It appeared as if Lt. Sheikh Abdullah was out and out to create a Shiekhdom for him and his family. His priority number one was Lok Sabha membership for his wife, minister-ship for his son-in-law and future chief minster-ship for his son.
Mr Sheikh Abdullah never wanted the Comptroller & Auditor General of India and Supreme Court of India to come and exercise their powers in J & K. He wanted to rest and repose on a touch-me-not citadel while squandering and sapping the resources of the State as well as Central grants while accounting for nothing.
Today, J&K has breathed free. A host of public-friendly legislations have come into the state – may it be in field of ‘consumer Protection’ ‘Gram Nyayalyas‘, ‘Dowry Prohibition’, Free & compulsory education, better and fair land compensation, protecting whistleblowers, protecting wildlife and forests. And controversial and less effective laws – Resettlement Act, Transfer of Property Act, Sale of Goods Act, etc. – have virtually bid good bye to the State. The people of J & K can now bask and breed under the new legal framework, which seemingly has been very carefully crafted by the powers-that-be at the National Capital.
STs have got political reservation with almost eleven seats to be reserved for them. They have come under a legal umbrella with rights to dwell in forests. Employees have got better pay-bands and allowances and decent working conditions. Corrupt and deadwood could now be dealt with more appropriately.
The desperate and knee-jerk reactions of ‘Sultans of yesterday’ are really amusing.
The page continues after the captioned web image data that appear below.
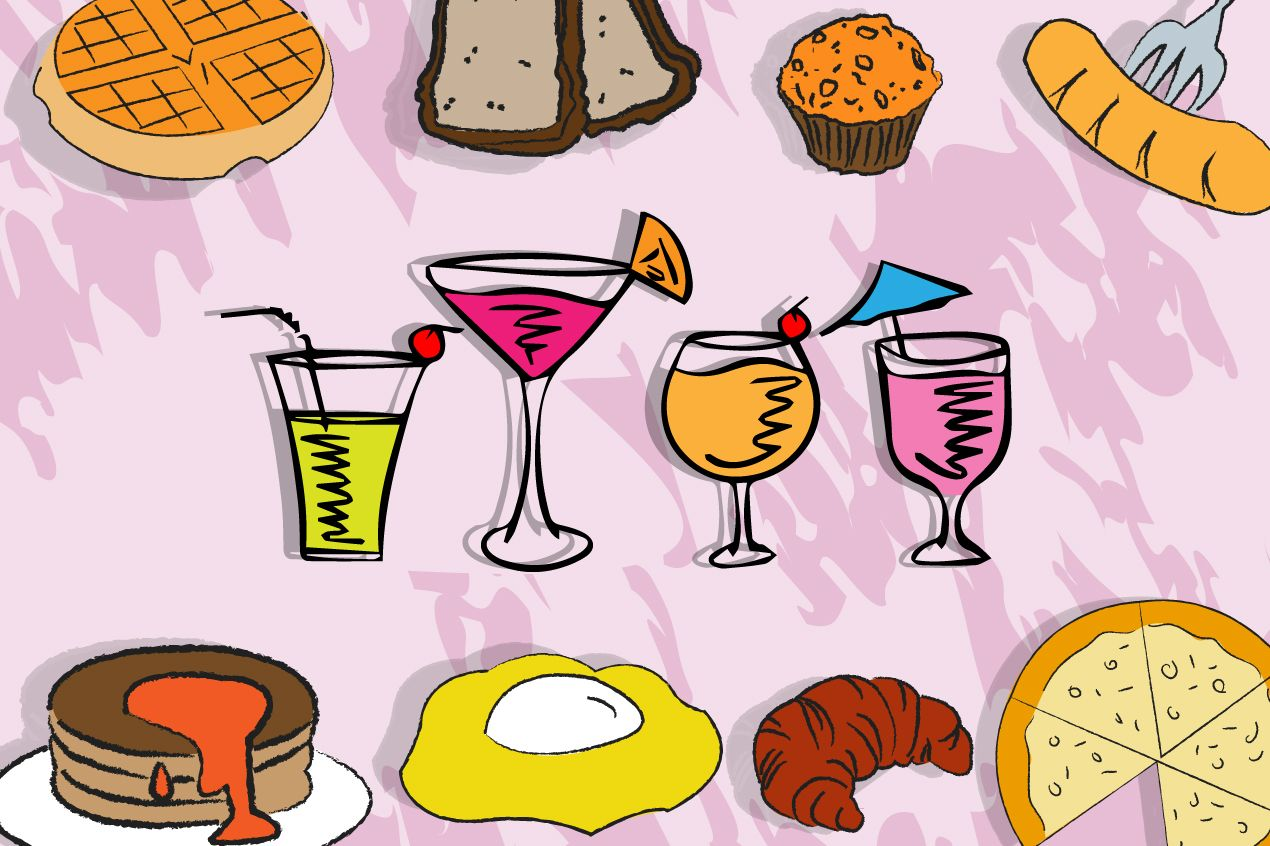 Photo for: Best Boozy Brunches in Chicago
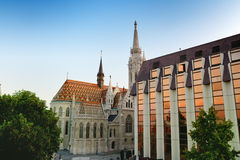 Matthias Church, Castle Hill district - Budapest, Hungary Royalty Free Stock Photography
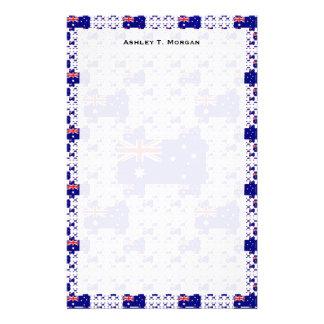 多数のカラフルな層のオーストラリアの旗 便箋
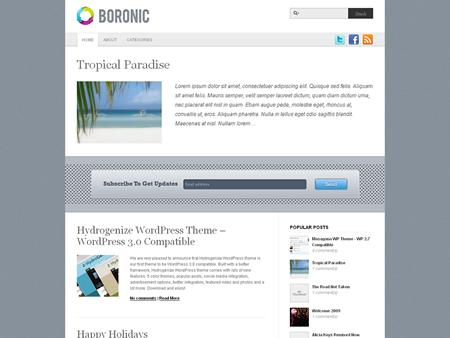 Boronic_450x338.jpg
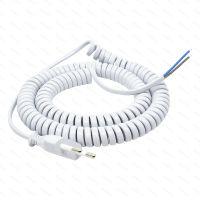 Kabel Bamix spirálový 350 cm, šedý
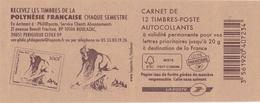 RECEVEZ LES TIMBRES DE LA POLYNESIE FRANCAISE - Definitives
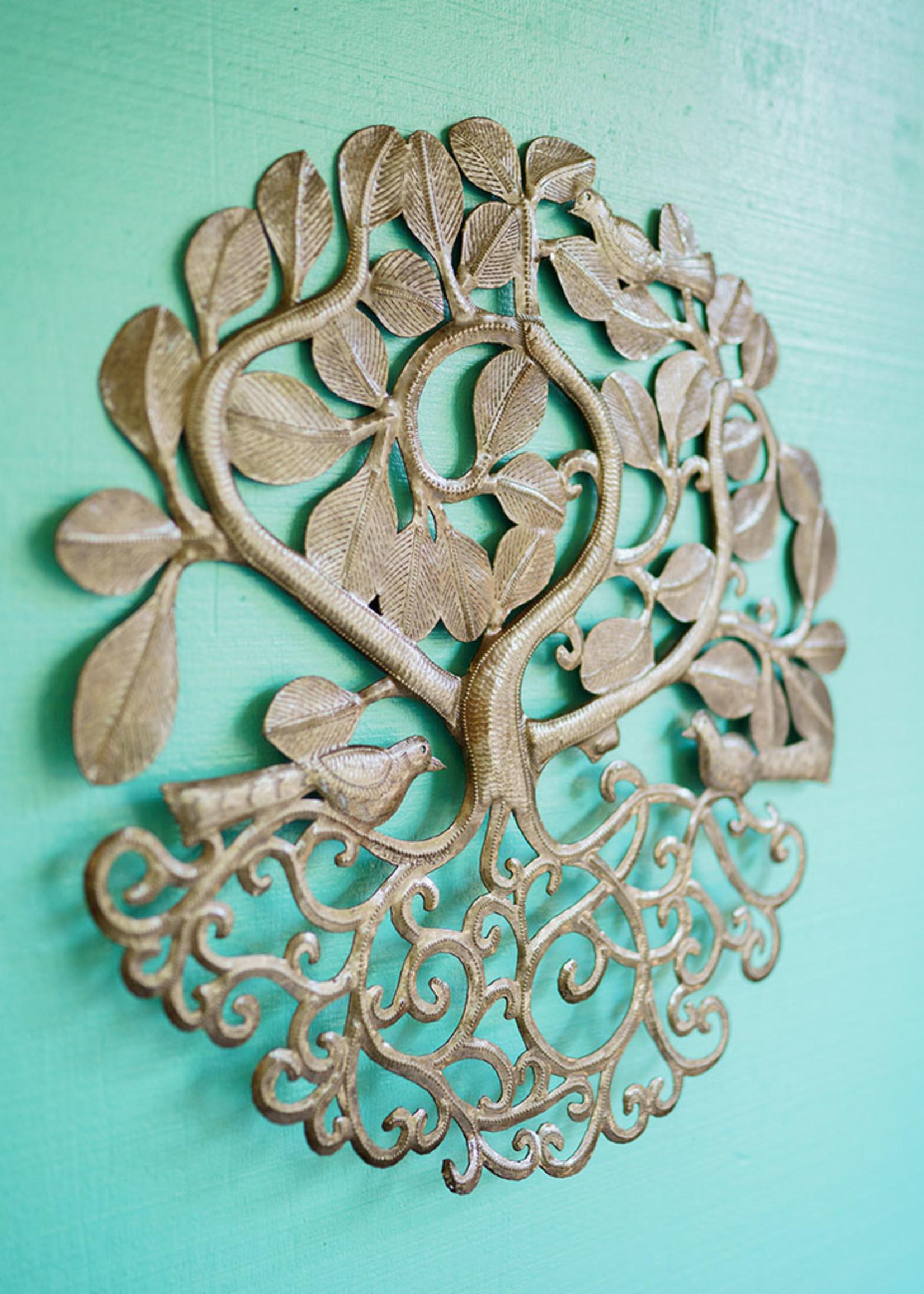 Beyond Borders Kabbalah Tree Metal Art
It looks as if they still to emerge out of an abstruse obsession of a Utopian belief that the Chief Ministership of J & K shall fall in their lap like a ripe apple one fine day.”
It is better if they come to understand the things more properly and call a spade a spade rather than construing politics in J & K as a family-centric flirtation rather than a serious commitment.
Unfinished agenda after 5th August 2019: –
‘Bones and blood of my forefathers still lie splattered in the hills of Gilgit, Baltistan, Skardu and Tibet”. I remember the last words of my grandfather, Lt Sh. Jagdev Singh Pathania, a decorated police officer who was posted as S.H.O. Pimber (in POK) when last orders came for evacuating the territory came.
The territory of J & K in respect whereof Maharaja Singh has signed the Instrument of Accession was having an area of 86,000 square kilometers. And today, only 41,000 square kilometers area is in the de facto control of India while 45,000 square kilometers is in illegal control and occupation of China and Pakistan. Reclaiming this area, re-uniting the separated families and doling out justice on other side of the line should be topmost item in the unfinished agenda post 5th August.
Justice has been meted out to West Pak Refugees, Valmikis, Gorkhas.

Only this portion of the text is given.